The only people in my world who consistently did not have money were the southern Black people. There were a few notable exceptions. My friend Marcella was one of about a zillion kids in her family. Her dad was in the Army. They lived in Germany for our third and fourth grade and then came back to their huge apartment on Central Park North. People in the military could have large families, because they got paid extra for each child they had, I heard. The other exception was Gloria’s aunt. She was the numbers lady.

Me and Money (Part I)

11/27/14 / TonieTalks / Leave a comment / Family

An Only Slightly Fictionalized Memory

The Early Years (Neighborhood Businesses)

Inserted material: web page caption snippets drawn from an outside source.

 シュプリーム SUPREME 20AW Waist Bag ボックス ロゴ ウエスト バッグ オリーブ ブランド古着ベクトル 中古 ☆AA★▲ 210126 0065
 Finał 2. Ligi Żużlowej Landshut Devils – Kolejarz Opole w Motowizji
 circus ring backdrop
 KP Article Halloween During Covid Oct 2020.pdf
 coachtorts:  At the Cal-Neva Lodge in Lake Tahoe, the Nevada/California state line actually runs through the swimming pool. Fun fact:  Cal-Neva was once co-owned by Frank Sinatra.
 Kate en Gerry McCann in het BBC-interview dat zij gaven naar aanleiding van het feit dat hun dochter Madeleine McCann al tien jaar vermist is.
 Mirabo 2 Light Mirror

The businesses in our neighborhood were owned (or maybe just run) by Puerto Ricans – two corner stores (bodegas), the candy store, the funeral parlor, the Laundromat, the dry cleaners, the soda shop with the juke box, the ice cream trucks, the woman who sold cocitos (homemade coconut ices) from a hand truck, even my doctor … There were no stores owned by Black people. The closest thing to Black business persons I remember in my neighborhood were the watermelon man who sold watermelons, whole or by the slice, out of the trunk of his car and door-to-door salesmen. They were typically immigrants. They sold Fuller brushes and Stanley home products, mostly. There was an African man who sold Filter Queen vacuum cleaners door to door. He was in college. My parents bought a vacuum cleaner, and “adopted” the young student. He visited our house frequently to feast on mashed plantains and fish head chowder.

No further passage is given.